# [Task requirements]
**1.** In the mailing-list email, what did the writer think the spirit of OAuth was?
**2.** Write the next few sentences of the mailing-list email to Aaron, picking up right after its last sentence.
━━━━━ Selection
Content-Transfer-Encoding: 7bit
X-Scanned-By: MIMEDefang 2.57 on 135.245.2.33
Cc: OAuth WG <oauth@ietf.org>
Subject: Re: [OAUTH-WG] Hashing passwords for "password" grant type
X-BeenThere: oauth@ietf.org
X-Mailman-Version: 2.1.9
Precedence: list
Reply-To: igor.faynberg@alcatel-lucent.com
List-Id: OAUTH WG <oauth.ietf.org>
List-Unsubscribe: <https://www.ietf.org/mailman/listinfo/oauth>, <mailto:oauth-request@ietf.org?subject=unsubscribe>
List-Archive: <http://www.ietf.org/mail-archive/web/oauth>
List-Post: <mailto:oauth@ietf.org>
List-Help: <mailto:oauth-request@ietf.org?subject=help>
List-Subscribe: <https://www.ietf.org/mailman/listinfo/oauth>, <mailto:oauth-request@ietf.org?subject=subscribe>
X-List-Received-Date: Tue, 07 Sep 2010 07:18:23 -0000

Aaron,

Actually, I never fully understood the "password" access grant type, as 
technically it is against the very spirit of OAuth, which, I thought, 
was to avoid divulging the password.
━━━━━━━━━━
━━━━━ Extracted records
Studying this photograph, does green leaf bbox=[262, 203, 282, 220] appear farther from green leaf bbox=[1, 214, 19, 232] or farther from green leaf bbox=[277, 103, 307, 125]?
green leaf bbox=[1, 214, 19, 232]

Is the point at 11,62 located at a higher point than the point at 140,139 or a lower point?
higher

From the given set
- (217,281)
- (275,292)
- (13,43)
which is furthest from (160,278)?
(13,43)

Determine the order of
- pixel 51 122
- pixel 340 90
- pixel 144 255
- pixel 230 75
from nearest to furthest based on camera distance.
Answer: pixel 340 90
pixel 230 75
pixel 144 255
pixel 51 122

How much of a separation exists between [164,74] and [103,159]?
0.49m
━━━━━━━━━━
━━━━━ Extracted records
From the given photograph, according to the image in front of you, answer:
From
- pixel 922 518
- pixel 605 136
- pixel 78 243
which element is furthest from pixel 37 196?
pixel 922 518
━━━━━━━━━━
━━━━━ Extracted records
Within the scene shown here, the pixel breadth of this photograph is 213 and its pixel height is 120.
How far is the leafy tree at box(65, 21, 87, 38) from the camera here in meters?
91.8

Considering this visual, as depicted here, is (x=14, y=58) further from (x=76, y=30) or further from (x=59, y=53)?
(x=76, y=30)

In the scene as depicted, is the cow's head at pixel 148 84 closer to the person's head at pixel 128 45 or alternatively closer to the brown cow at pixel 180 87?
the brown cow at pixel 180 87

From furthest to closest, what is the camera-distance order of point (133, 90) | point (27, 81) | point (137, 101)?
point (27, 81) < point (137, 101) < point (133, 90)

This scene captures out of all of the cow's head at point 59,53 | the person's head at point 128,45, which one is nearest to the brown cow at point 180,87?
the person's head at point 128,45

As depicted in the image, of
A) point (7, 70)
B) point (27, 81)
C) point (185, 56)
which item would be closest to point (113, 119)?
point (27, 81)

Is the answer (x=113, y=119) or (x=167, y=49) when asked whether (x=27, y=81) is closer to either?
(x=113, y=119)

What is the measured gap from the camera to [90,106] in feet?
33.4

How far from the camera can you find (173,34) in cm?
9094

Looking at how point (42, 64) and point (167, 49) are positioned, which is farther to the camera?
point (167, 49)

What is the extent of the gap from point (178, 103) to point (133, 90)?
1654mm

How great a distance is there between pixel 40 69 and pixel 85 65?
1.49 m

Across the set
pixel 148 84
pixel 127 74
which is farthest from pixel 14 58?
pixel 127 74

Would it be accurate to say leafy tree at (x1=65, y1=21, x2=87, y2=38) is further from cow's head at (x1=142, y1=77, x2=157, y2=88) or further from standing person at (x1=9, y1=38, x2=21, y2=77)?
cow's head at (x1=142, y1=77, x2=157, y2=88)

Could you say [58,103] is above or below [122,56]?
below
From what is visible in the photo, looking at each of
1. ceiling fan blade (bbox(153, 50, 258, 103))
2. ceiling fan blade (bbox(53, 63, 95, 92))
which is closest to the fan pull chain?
━━━━━━━━━━
# [Results]
**1.** To avoid divulging the password.

**2.**
TLS provides confidentiality, and so you ought to be able to rely on 
TLS, although I have no idea what kinds of logs there may be.

Unfortunately, hashing won't help with encryption, because it is 
impossible to decrypt. Relying on the hash of the password, without 
salt, is not solving the problem because anyone who can intercept this 
hash could then use it. Things would be somewhat better if the salt were 
known, but how can the salt be known to anyone except the server that 
has created it (and must keep it secret)?  I guess the only sure way is 
to use the public key of the receiver (or a one-time pad based on the 
shared secret).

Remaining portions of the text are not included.